Essa consistência confere grande valor à minissérie. Além disso, há uma sofisticação visual notável em Xógum, refletida nos figurinos, na direção de arte e na composição fotográfica, que geralmente utiliza tons frios para retratar as guerras internas e externas.
De visual estonteante, comparações com Game of Thrones (outro épico que fez história na televisão entre 2011 e 2019) eram inevitáveis, mas enquanto a série baseada nos livros de George R.R. Martin é conhecida por suas cenas épicas de ação, com vilões aterrorizantes liderando exércitos por um mapa marcado pelo conflito pelo poder – outra semelhança entre as duas tramas – a produção de Xógum está muito mais interessada nas lutas individuais enfrentadas por cada personagem, reconhecendo o peso que cada um carrega em relação ao destino de uma nação.
Quanto ao elenco, os destaques principais são Hiroyuki Sanada e Anna Sawai, sem dúvidas. Enquanto o primeiro interpreta o regente que poderia ser imperador – mas é rejeitado por seus pares, disposto a sacrifícios pelo bem comum – Sawai, por sua vez, encarna a tradutora apaixonada pelo estrangeiro, mas sufocada pelo peso da tradição e pelas pressões sociais sobre as mulheres. Cosmo Jarvis tem uma atuação competente, embora seu papel seja menos complexo. Envolto de grandes atuações, o ator acaba ficando ofuscado ao fazer o básico.
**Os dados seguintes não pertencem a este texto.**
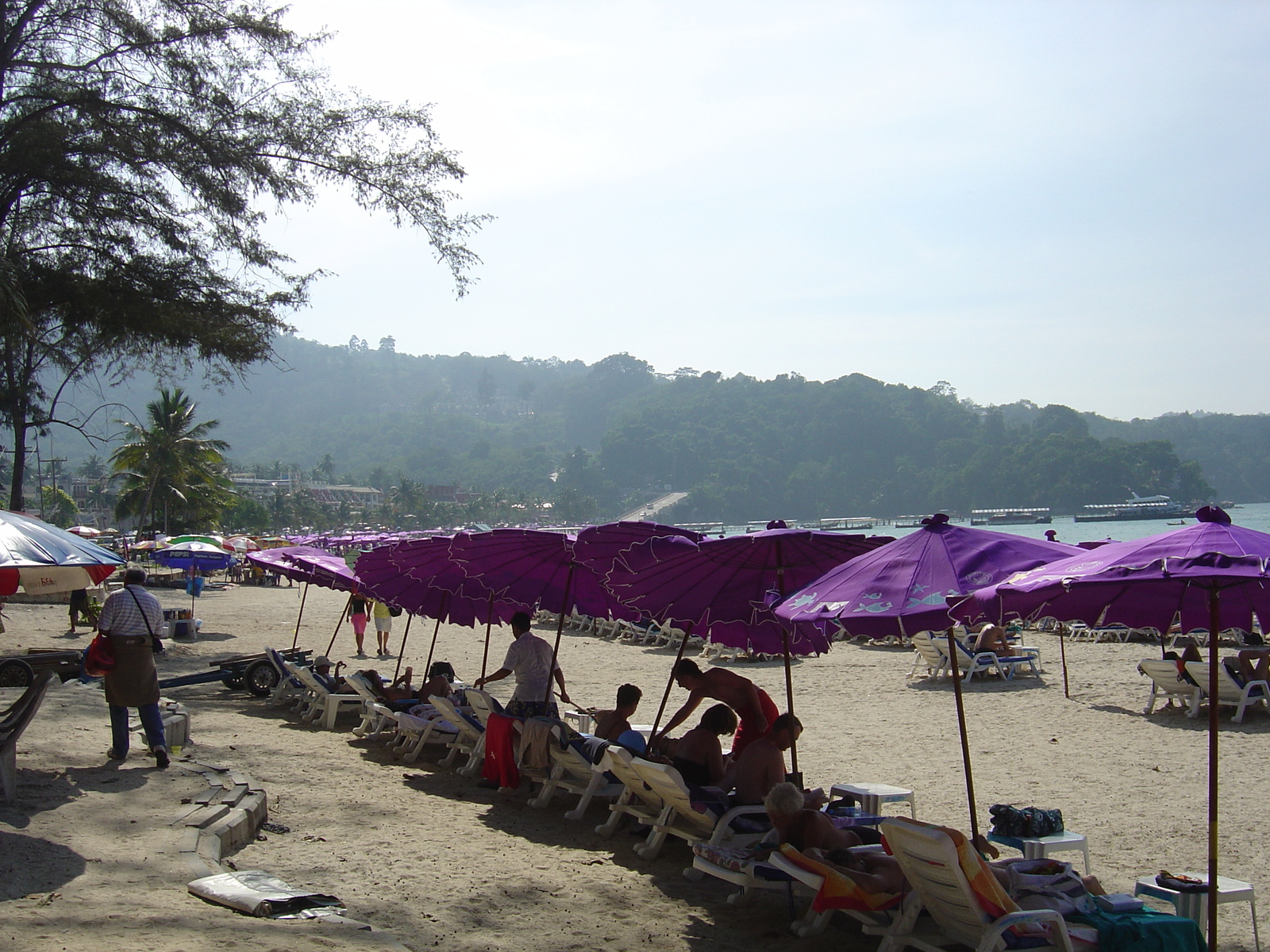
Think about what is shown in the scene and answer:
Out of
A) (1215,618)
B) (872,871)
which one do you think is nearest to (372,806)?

Para não dizer que tudo são flores, o roteiro de Xógum mostra que a intervenção da Igreja Católica, como extensão do domínio português no Japão feudal, é um elemento que recebe menos destaque no enredo, especialmente quando Toranaga busca refúgio em um feudo de pescadores liderados por Yabushige (Tadanobu Asano). Inicialmente, parece que as intrigas dos religiosos desempenharão um papel crucial no jogo político, que sempre paira sobre a iminência de uma guerra sangrenta. Mas o que vemos é que os portugueses praticamente desaparecem da minissérie após esse momento de refúgio, retornando de forma pontual nos episódios finais para reiterar sua importância política.
Inclusive, algumas subtramas em Xógum também são um tanto previsíveis, como o desaparecimento em batalha de Buntaro (Shinnosuke Abe), o marido agressivo de Mariko e um dos principais obstáculos para o romance dela com Anjin. É evidente que um eventual retorno está planejado pelos produtores, para acrescentar tensão e complicação ao romance principal, o que acaba tomando um tom mais novelesco e, honestamente, desnecessário à trama.
Mas mesmo com estas liberdades narrativas, Xógum: A Gloriosa Saga do Japão é uma produção envolvente, oferecendo uma rica tapeçaria de ficção histórica embalado numa aventura épica e de visual estonteante. Homenageando Clavell, a minissérie consegue costurar uma trama fascinante, criando uma ponte única entre o Ocidente e o Oriente, proporcionando uma experiência cativante e, em muitas vezes, instigante.